È un giorno cruciale per Claudio. Il giorno della fusione, mancano solo le firme. Uscito di casa, raggiunge l’ufficio. In ascensore, però, rimane bloccato. Tra il sesto e il settimo paino, resta in attesa; ha fretta, ha un affare importante da concludere. Nervoso, riceve una chiamata dalla moglie: la città è impazzita, gli dice, le persone fanno cose strane, una giornalista è stata appena aggredita in diretta tv. Non è niente, vedrai, la tranquillizza l’uomo, andrà tutto bene… ma si sbaglia.
Mentre “fuori” un’apocalisse batteriologica ha trasformato la popolazione della Capitale in morti viventi, “dentro”, nell’ascensore, Claudio deve affrontare l’inferno, resistere all’assedio dei colleghi affamati della sua carne. Riuscirà a sopravvivere o sarà la (sua) fine?

È evidente ormai, il cinema italiano soffre d’una bizzarra amnesia selettiva: due interi decenni di film dell’orrore sembrano essere stati cancellati. Le opere di Dario Argento, di Mario Bava ma anche quelle “minori” di Ruggero Deodato, Lucio Fulci, Antonio Margheriti, tutte dimenticate. Non c’è memoria dei grandi autori di genere degli anni 60’ e ’70, dei rappresentanti di una cinematografia “spaventosa” che, oggi, trova posto soltanto nelle collezioni private dei cinefili più “Trauma-tizzati”. Artisti geniali che all’estero (negli Stati Uniti specialmente), al contrario, da anni, vivono una seconda giovinezza, riscoperti e omaggiati da registi di culto – da Sam Raimi a Quentin Tarantino.
Una ricca tradizione da cui attingere, quindi, ma nessun epigono capace di afferrare il testimone, di unirsi a questa “Danza macabra”.

Alessandro Roja

“The End? – L’inferno fuori”, ultima fatica di Daniele Misischia, è esemplare in tal senso. Zombie movie privo di “vita”, il lungometraggio restringe lo spazio d’azione ad un singolo ambiente, un ascensore – “Devil” di John Erick Dowdle e Drew Dowdle (2010) -, luogo di prigionia del protagonista – un Alessandro Roja inadatto al ruolo. Un racconto di reclusione, con l’inferno fuori (campo) ma il gelo dentro (lo spettatore). Un film noioso, ripetitivo, ormai scontato per le generazioni post-Walking dead – Claudio e l’uccisione del poliziotto-zombie -; un film che come molti altri – “Il ragazzo invisibile” di Gabriele Salvatores (2014) –finge di non comprendere come ogni storia di genere, per funzionare – qui l’horror, là il superhero movie–, debba nutrirsi dell’humus socio-culturale del paese in cui è stata scritta – un litro di latte, un litro di latte!

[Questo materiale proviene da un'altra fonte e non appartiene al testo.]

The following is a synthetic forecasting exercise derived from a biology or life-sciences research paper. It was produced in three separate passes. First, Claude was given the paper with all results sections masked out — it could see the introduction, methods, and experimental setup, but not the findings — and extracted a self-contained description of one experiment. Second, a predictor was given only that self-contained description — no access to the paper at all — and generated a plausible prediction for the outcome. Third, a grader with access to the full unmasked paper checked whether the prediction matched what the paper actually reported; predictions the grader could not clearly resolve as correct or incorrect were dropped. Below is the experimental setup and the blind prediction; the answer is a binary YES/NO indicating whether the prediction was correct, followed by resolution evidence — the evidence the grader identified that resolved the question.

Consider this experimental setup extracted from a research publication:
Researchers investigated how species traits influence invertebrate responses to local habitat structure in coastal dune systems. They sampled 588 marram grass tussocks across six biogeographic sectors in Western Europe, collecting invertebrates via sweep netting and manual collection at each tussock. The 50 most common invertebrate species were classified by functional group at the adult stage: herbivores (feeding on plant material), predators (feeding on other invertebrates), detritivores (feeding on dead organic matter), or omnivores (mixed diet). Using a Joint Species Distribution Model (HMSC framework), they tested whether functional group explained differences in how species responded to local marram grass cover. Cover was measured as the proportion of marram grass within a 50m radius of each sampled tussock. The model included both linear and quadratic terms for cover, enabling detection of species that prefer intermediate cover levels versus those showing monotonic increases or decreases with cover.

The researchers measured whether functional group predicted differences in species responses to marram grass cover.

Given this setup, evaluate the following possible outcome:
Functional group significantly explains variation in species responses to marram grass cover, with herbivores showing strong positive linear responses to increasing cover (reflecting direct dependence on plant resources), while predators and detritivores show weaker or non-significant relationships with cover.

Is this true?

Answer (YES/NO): NO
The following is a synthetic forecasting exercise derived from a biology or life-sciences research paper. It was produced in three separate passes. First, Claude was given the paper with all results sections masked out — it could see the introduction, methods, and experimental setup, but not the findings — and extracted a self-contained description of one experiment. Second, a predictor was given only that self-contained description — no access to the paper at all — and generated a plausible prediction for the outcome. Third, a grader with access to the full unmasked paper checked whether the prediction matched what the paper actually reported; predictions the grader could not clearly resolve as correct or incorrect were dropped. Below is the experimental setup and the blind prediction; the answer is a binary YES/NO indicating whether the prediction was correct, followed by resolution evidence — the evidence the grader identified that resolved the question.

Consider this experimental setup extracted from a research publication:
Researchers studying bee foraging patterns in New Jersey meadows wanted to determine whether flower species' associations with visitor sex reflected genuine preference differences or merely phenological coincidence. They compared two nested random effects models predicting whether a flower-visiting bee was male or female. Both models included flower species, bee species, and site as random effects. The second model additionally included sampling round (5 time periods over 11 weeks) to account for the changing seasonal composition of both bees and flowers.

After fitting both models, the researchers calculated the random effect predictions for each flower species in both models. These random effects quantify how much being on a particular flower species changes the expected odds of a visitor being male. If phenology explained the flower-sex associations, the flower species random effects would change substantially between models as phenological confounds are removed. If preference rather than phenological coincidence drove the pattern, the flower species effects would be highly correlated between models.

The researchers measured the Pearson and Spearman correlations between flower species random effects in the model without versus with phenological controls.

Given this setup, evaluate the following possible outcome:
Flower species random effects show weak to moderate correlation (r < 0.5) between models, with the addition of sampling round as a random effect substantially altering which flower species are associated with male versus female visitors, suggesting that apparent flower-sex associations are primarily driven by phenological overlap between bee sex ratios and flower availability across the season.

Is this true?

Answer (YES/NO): NO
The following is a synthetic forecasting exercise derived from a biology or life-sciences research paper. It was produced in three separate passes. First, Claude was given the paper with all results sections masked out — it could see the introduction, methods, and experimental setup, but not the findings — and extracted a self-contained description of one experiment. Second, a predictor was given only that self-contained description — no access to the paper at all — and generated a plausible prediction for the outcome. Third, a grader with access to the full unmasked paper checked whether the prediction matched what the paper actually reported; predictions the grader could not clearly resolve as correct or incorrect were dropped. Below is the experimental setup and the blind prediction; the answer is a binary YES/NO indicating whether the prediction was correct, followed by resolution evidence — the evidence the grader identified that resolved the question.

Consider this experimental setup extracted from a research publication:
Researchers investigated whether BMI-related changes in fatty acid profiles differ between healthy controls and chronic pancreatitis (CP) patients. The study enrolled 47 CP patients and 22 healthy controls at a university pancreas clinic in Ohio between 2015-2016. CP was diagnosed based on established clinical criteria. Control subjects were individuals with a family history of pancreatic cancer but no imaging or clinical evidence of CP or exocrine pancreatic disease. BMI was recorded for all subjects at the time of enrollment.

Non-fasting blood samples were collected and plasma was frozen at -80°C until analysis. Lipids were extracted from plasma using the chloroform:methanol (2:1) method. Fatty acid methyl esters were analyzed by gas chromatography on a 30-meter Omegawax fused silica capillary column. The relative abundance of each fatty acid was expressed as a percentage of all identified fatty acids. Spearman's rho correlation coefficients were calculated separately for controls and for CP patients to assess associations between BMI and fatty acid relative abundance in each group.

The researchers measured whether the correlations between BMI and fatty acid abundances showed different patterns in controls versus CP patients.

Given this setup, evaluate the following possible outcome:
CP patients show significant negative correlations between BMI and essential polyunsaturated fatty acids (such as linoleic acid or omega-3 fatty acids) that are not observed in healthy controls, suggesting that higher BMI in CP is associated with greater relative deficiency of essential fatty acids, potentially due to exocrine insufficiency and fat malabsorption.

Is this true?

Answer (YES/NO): NO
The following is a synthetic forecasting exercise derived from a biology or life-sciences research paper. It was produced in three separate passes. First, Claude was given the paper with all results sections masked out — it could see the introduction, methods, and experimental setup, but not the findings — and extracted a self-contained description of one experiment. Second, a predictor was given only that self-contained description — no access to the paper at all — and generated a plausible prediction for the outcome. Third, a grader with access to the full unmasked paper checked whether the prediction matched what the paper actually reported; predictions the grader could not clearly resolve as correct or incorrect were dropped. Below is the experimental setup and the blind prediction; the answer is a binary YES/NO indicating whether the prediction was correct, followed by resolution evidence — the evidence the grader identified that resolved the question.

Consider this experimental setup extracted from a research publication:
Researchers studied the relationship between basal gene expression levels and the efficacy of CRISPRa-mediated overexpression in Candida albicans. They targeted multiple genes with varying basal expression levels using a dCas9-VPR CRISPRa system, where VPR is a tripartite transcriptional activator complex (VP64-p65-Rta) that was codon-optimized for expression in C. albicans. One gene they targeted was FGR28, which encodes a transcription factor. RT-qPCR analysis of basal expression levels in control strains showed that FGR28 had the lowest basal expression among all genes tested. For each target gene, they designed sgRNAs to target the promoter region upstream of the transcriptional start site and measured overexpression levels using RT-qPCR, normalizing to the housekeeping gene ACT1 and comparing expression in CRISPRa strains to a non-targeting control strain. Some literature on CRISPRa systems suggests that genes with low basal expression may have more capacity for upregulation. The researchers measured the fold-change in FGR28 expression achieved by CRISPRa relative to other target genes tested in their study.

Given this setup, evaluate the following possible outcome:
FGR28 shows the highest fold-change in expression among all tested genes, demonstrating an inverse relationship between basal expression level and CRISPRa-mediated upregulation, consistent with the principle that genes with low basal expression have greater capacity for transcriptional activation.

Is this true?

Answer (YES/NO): NO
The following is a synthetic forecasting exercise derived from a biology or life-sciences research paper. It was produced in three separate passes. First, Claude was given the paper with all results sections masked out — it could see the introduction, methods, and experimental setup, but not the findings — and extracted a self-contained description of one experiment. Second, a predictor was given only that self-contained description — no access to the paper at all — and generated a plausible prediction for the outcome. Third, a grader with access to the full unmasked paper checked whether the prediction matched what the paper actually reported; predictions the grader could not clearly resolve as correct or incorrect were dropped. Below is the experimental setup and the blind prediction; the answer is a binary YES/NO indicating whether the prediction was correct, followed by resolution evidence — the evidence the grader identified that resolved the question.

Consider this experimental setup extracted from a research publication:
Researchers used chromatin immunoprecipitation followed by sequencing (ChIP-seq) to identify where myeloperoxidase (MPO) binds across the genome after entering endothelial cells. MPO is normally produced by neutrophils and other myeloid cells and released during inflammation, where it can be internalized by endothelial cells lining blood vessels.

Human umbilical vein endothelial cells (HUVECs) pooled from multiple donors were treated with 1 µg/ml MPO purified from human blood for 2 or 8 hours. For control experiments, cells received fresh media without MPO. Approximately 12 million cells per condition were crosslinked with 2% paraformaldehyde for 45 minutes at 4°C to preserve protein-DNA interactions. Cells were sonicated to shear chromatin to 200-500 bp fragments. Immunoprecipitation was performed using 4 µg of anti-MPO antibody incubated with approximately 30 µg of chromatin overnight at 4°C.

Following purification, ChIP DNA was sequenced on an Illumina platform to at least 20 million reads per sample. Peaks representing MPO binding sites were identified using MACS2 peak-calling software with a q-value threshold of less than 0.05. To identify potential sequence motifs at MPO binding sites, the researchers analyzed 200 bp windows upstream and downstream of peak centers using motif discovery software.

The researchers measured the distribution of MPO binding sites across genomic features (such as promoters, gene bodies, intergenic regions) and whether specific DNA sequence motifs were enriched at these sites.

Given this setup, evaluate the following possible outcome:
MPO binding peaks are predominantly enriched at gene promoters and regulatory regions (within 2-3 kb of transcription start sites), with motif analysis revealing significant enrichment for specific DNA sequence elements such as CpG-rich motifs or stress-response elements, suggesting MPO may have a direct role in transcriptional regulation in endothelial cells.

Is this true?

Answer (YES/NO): NO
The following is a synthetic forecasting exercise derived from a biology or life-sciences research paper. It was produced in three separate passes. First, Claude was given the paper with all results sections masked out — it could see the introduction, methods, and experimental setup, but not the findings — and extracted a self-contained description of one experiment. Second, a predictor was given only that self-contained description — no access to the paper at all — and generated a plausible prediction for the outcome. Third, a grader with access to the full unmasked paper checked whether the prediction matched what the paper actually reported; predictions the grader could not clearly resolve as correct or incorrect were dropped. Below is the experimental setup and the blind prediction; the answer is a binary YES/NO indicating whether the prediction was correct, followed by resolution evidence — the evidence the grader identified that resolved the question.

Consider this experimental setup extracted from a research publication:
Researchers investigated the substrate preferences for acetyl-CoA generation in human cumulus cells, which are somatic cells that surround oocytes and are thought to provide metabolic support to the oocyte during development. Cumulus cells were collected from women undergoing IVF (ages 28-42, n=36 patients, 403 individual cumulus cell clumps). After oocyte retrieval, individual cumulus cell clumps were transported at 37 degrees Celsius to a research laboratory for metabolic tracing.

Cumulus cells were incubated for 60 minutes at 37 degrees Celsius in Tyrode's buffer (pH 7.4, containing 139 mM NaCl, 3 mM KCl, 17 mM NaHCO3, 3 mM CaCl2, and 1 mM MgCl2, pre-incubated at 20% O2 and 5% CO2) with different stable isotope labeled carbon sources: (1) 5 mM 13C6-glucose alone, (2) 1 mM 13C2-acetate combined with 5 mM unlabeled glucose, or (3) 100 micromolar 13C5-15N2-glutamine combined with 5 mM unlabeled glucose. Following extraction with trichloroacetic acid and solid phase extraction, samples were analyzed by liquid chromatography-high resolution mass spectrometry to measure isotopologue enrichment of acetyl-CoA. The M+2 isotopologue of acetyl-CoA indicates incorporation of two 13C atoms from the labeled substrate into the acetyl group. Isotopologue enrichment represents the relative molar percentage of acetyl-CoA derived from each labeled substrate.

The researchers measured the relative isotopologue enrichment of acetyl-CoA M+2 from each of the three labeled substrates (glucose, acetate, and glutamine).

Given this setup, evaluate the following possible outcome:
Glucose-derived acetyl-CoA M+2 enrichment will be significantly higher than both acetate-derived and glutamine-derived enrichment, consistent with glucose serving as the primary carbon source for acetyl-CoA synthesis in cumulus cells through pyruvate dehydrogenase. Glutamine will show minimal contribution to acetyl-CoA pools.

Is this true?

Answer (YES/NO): NO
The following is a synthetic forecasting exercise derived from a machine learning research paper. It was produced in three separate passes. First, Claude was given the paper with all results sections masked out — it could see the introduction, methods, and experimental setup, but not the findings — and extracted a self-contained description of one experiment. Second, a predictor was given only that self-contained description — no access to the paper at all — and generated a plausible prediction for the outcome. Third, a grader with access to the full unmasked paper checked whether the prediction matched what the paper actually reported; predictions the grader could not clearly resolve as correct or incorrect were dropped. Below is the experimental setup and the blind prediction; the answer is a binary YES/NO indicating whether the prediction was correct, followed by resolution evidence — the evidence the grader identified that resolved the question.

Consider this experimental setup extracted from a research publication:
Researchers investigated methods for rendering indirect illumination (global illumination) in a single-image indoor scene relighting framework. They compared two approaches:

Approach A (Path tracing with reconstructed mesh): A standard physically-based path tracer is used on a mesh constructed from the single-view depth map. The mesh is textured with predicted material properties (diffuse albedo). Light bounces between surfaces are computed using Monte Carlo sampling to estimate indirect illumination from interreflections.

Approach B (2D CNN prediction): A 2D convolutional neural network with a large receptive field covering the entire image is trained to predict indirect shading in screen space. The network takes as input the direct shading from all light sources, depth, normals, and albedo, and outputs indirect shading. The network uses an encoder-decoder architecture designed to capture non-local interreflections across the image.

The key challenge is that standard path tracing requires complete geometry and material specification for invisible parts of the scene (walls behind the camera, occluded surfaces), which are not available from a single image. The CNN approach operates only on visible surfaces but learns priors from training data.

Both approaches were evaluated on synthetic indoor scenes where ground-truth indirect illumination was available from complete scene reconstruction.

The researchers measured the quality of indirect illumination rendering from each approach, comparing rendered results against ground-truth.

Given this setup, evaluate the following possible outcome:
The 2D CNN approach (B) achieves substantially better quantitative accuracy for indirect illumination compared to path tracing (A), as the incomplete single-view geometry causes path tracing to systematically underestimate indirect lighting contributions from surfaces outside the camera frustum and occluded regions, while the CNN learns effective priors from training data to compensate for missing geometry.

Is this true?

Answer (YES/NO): YES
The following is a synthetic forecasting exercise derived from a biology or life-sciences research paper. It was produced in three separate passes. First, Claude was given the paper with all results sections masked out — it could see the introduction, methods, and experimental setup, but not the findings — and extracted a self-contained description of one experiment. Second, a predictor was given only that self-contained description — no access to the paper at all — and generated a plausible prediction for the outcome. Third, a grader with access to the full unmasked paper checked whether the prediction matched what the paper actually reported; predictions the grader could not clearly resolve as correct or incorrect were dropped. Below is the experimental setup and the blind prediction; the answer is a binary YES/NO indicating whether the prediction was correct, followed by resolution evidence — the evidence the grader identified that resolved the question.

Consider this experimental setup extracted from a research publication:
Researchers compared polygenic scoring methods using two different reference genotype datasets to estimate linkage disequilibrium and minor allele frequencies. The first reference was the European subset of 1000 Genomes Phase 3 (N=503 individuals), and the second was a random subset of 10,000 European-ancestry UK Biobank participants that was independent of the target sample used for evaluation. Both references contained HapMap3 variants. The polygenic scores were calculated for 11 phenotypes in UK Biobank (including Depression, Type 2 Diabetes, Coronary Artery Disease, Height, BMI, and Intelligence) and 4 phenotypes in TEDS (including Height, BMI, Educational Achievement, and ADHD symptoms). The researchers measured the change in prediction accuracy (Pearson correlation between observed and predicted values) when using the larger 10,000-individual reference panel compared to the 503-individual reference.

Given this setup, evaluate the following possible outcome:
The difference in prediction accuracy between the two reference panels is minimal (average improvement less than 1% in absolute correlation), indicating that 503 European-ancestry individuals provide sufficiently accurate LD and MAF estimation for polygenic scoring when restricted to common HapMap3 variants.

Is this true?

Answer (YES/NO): YES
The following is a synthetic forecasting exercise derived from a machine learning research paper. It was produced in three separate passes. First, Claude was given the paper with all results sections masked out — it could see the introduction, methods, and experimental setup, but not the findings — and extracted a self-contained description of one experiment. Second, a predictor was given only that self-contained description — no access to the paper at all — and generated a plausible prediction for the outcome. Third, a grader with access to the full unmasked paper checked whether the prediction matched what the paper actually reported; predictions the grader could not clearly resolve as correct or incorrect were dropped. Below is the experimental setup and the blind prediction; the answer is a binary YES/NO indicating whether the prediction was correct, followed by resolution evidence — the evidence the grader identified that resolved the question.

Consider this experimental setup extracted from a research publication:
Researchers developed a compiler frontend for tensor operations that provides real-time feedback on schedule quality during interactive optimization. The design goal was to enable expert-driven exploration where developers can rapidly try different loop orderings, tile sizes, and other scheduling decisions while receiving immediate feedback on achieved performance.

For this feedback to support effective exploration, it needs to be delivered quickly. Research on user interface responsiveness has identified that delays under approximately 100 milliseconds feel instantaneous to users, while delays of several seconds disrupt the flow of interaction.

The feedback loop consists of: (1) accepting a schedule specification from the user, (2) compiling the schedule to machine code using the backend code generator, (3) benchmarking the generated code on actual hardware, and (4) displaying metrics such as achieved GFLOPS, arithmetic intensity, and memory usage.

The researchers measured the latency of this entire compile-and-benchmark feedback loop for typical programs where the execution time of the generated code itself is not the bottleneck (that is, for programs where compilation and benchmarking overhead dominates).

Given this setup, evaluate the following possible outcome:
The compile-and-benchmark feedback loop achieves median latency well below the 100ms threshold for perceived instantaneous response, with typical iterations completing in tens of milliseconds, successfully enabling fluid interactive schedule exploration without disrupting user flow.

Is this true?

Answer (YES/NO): NO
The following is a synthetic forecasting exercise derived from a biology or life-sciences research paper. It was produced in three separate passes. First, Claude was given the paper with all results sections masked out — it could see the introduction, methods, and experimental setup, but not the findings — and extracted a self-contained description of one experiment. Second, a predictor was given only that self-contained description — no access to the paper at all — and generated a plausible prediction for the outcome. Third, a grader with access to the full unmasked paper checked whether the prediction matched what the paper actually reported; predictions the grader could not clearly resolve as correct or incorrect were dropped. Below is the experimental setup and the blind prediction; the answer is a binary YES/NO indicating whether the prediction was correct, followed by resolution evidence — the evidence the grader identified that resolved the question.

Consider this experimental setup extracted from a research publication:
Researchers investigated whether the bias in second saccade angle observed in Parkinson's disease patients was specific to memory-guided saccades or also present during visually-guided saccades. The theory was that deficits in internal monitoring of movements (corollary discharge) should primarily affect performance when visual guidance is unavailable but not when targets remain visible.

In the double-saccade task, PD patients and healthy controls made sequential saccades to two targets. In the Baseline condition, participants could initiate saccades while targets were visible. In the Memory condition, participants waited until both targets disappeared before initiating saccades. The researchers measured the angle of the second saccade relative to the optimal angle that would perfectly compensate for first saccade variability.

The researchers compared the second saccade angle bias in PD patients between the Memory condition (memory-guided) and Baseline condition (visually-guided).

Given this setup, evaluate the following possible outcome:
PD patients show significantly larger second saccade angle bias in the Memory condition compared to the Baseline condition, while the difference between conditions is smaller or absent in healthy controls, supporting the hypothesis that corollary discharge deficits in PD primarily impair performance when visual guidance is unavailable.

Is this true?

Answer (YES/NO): NO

Non solo, il promettente spunto iniziale dello shut in avrebbe richiesto una regia più coraggiosa, scelte stilistiche più ardite – “Buried – Sepolto” di Rodrigo Cortés (2010). Soprattutto, la sceneggiatura – orfana di una mission definita e priva d’interlocutori credibili per il protagonista – avrebbe dovuto esaltare lo scambio dialogico tra personaggi – come in “Locke” di Steven Knight (2013).
La fine dell’horror all’italiana dunque? No di certo, ma un’occasione (da non sprecare) per riflettere sulle possibilità espressive che il nostro patrimonio orrorifico può ancora offrirci.